A decline in a well's injectivity (“II”) results in the injection of reduced volumes of water into the target subsurface formation. In the case of enhanced recovery operations, this results in sub-optimal pressure maintenance or oil sweep to producing wells. This, in turn, can negatively impact a field's hydrocarbon recovery processes. In the case of simple water disposal, a decline in well injectivity results in an inadequate disposal of water/liquid wastes into the subsurface formation or injection pressures that may risk a loss of containment.
Correlations can generally be made concerning the effect of geomechanical forces on injectivity. If a targeted subsurface formation can be mechanically characterized as a low compressibility, stiff, and strong shear strength rock, then as injectivity decreases, the increase in operating injection pressure is typically overcome via fracturing of the targeted rock formation. This fracturing phenomenon often results in a stabilization of the well's injectivity, thereby providing a relatively constant injection pressure at a constant rate of water injection.
On the other hand, if a targeted subsurface formation can be mechanically characterized as a highly compressible, uncemented, weak-shear-strength rock, then a loss of injectivity can occur, particularly at high water injection rates.

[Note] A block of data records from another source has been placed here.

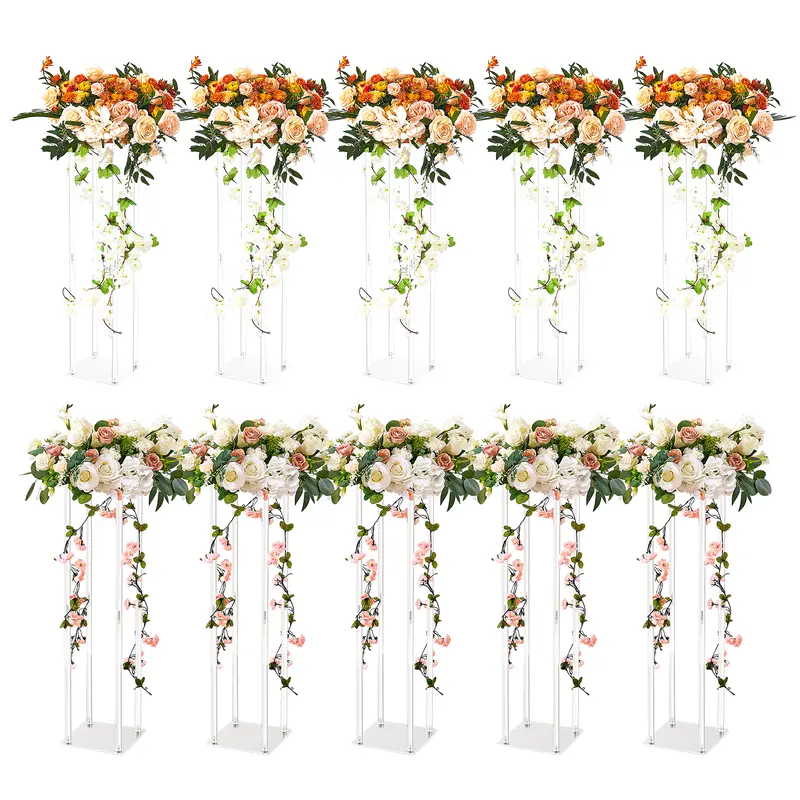 VEVOR 10-Frame Round Light-Through Acrylic Ornament Frame (23.6in) - Transparent, Stable, Sturdy Flower-Ready Stand Vase Column, Modern Elegant Decoration for Wedding T-Stage, House Decor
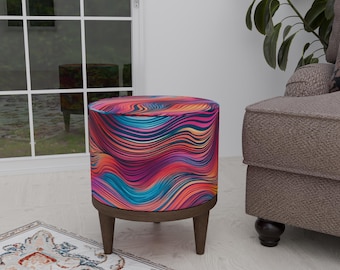 Puf de colores arcoíris, taburete de tocador, decoración redonda para dormitorio, reposapiés versátil, taburete de lujo, taburete otomano hecho a mano, reposapiés brillante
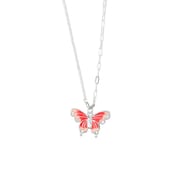 Po S999 Foot Silver Drop Glue Butterfly Necklace Ins Style Personality Temperament All-match Sweet Artistic Style Clavicle Chain Generation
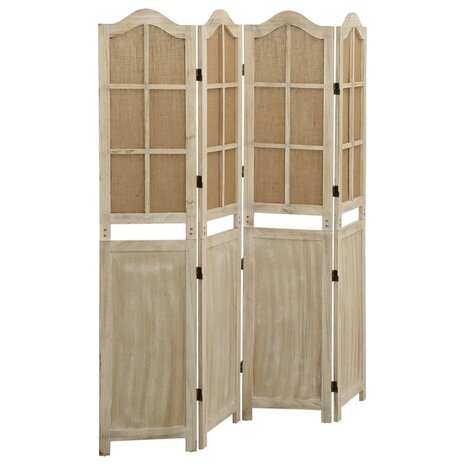 Kamerscherm met 4 panelen 140x165 cm stof bruin 1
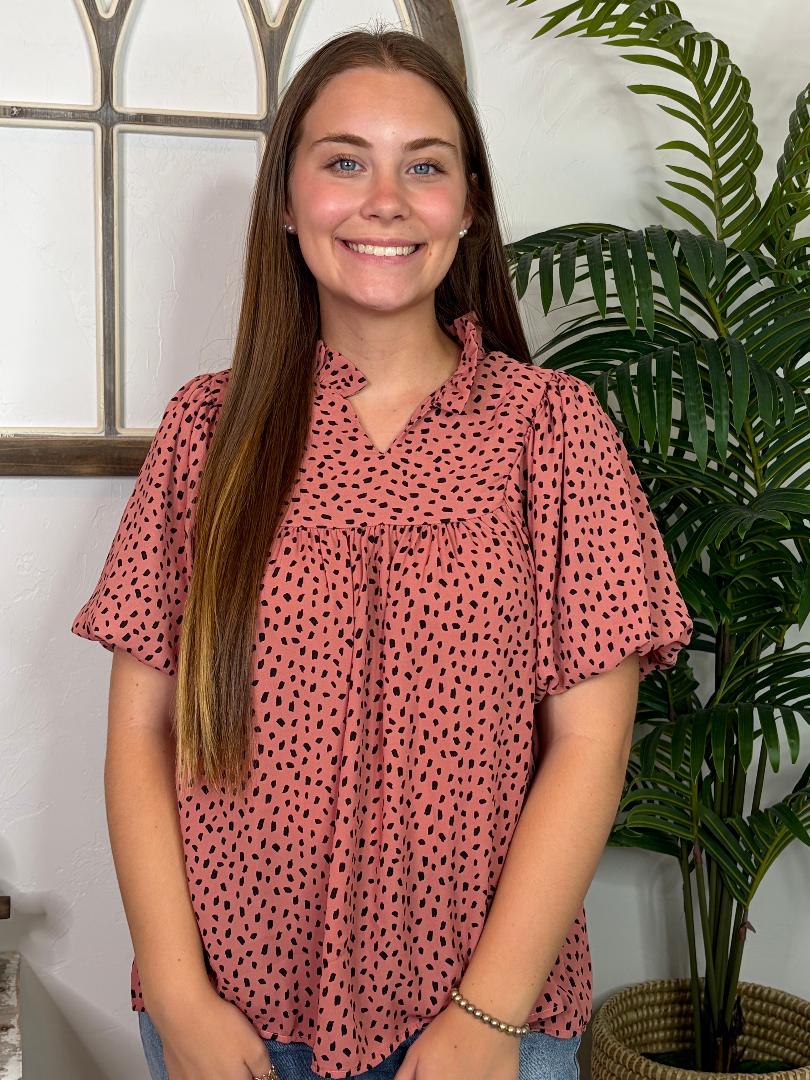 Mauve Dot V-Neck Blouse with Ruffles S-3XL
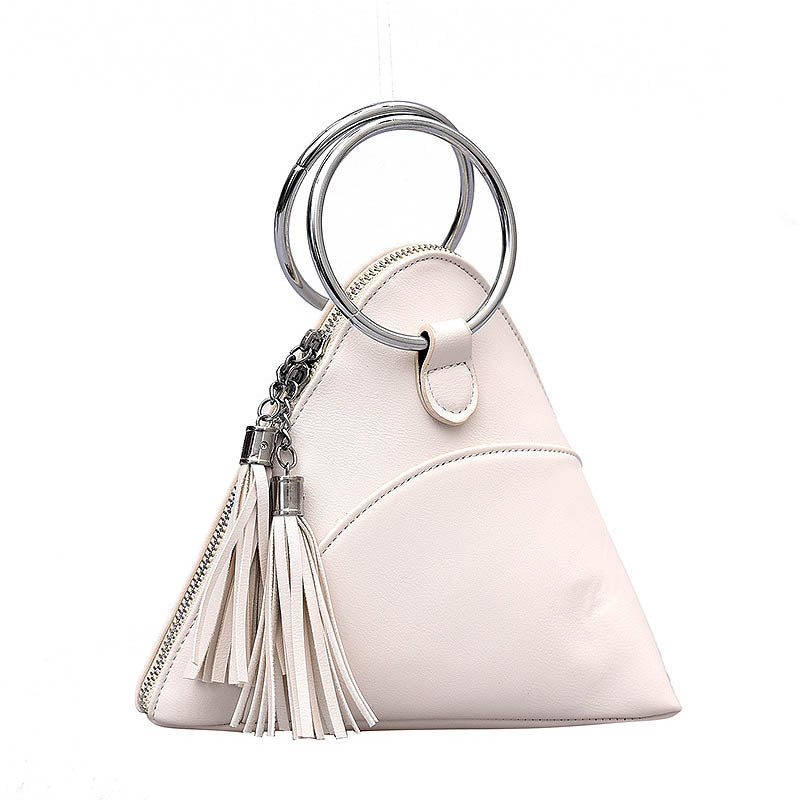 Women Cute Tassel Clutch PU Leather Triangle Bags-White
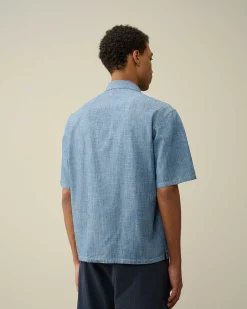 C.P. Company Chambray Short Sleeved Logo Shirt Stone Bleach-Blue New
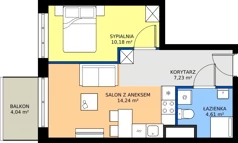 2 pokoje, mieszkanie 36,26 m², piętro 5, oferta nr B2/5/6, Metr Kwadrat II, Wrocław, Nowy Dwór, ul. Nowodworska 17B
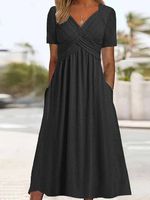 Plain Sweetheart Neckline Regular Fit Casual Dress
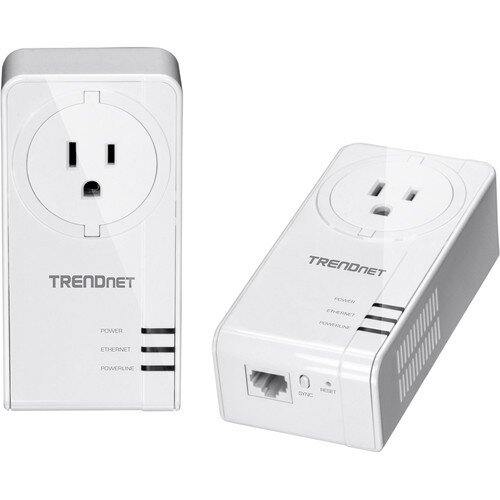 TRENDnet Powerline 1300 AV2 Adapter Kit with Built-in Outlet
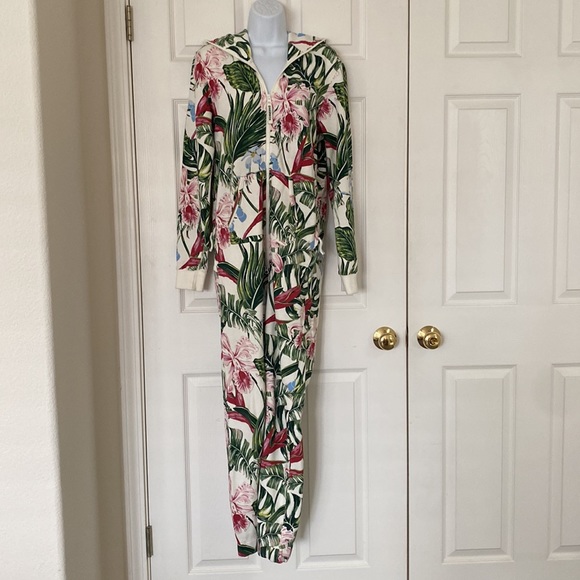 Norwegian Original ONEPIECE Tropicana JUMPSUIT Onesie Off-White Floral Unisex XS - Picture 3 of 13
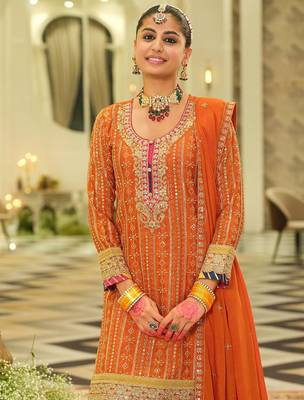 Ethnic Motifs Embroidered Sequinned Straight Kurta & Sharara With Dupatta 2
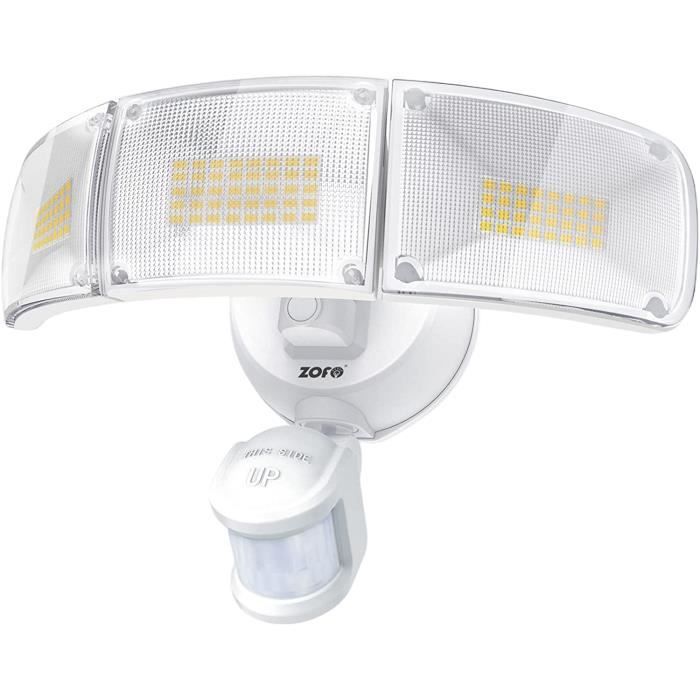 Projecteur LED Extérieur 35W 6000LM - 3 Têtes Ajustables, Détecteur Mouvement + Télécommande, IP65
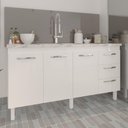 Ver imagem 5 de Balcão Armário Cozinha Gabinete para Pia 148 Cm 3 Gavetas e 3 Portas Deise Branco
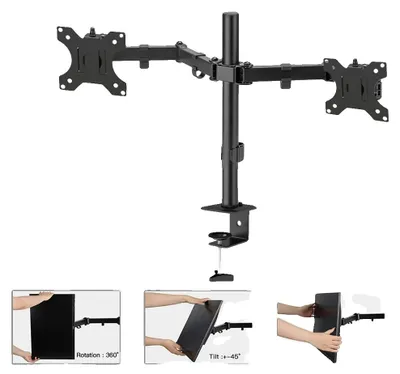Image de Support mural pour écran, charge maximale de 16 kg par bras, fixation VESA 75x75/100x100 mm, compatible avec les écrans de 15 à 32 pouces, inclinaison de -15° à +15°, rotation et pivotement à 360°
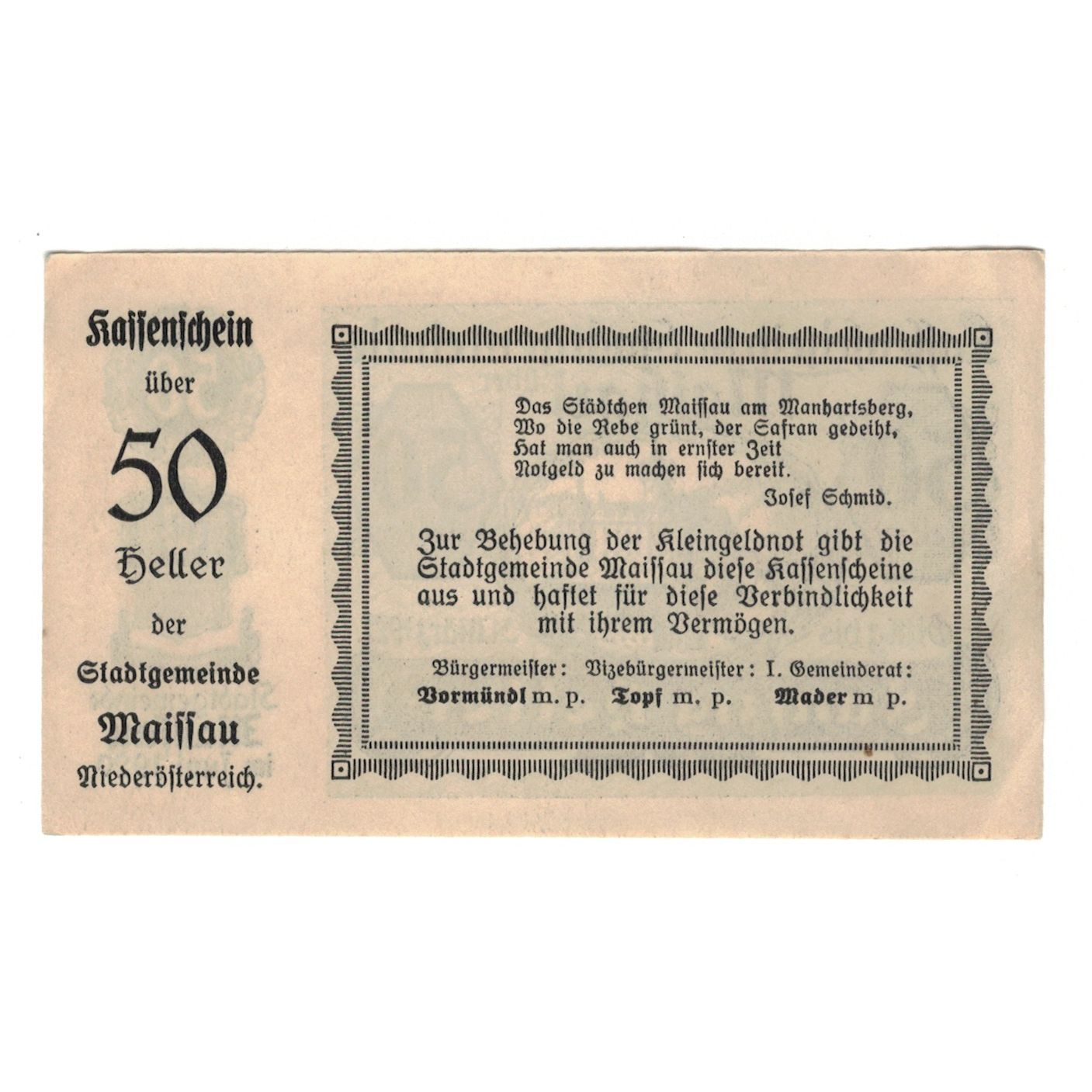 Billet, Autriche, Maissau N.Ö. Stadtgemeinde, 50 Heller, texte 1, 1921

This is a result of several factors such as near-wellbore rock and/or sand fluidization and the creation of rock fines that plug pore spaces. The presence of injected particulate matter can also plug the near-wellbore matrix. The low strength and high compressibility of the rock formation minimizes the chance that a fracture will form or propagate into the rock formation. Without the “clean” rock surface exposed by a propagating fracture, the “II” of the well can decline rapidly.
Formations having a weak shear strength or having characteristics of being compressible and unconsolidated are located in various fields around the world. Examples include developments in West Africa, Gulf of Mexico, Chad, and Sakhalin (an island off the coast of mainland Russia and just north of Japan). In such developments it is a challenge to maintain injection capacity and reliability of water injection wells.
Therefore, it is desirable to have a method for designing and operating fluid injectors in highly compressible, weakly-cemented, weak-shear-strength rock formations that avoids the loss of injectivity seen in such wells.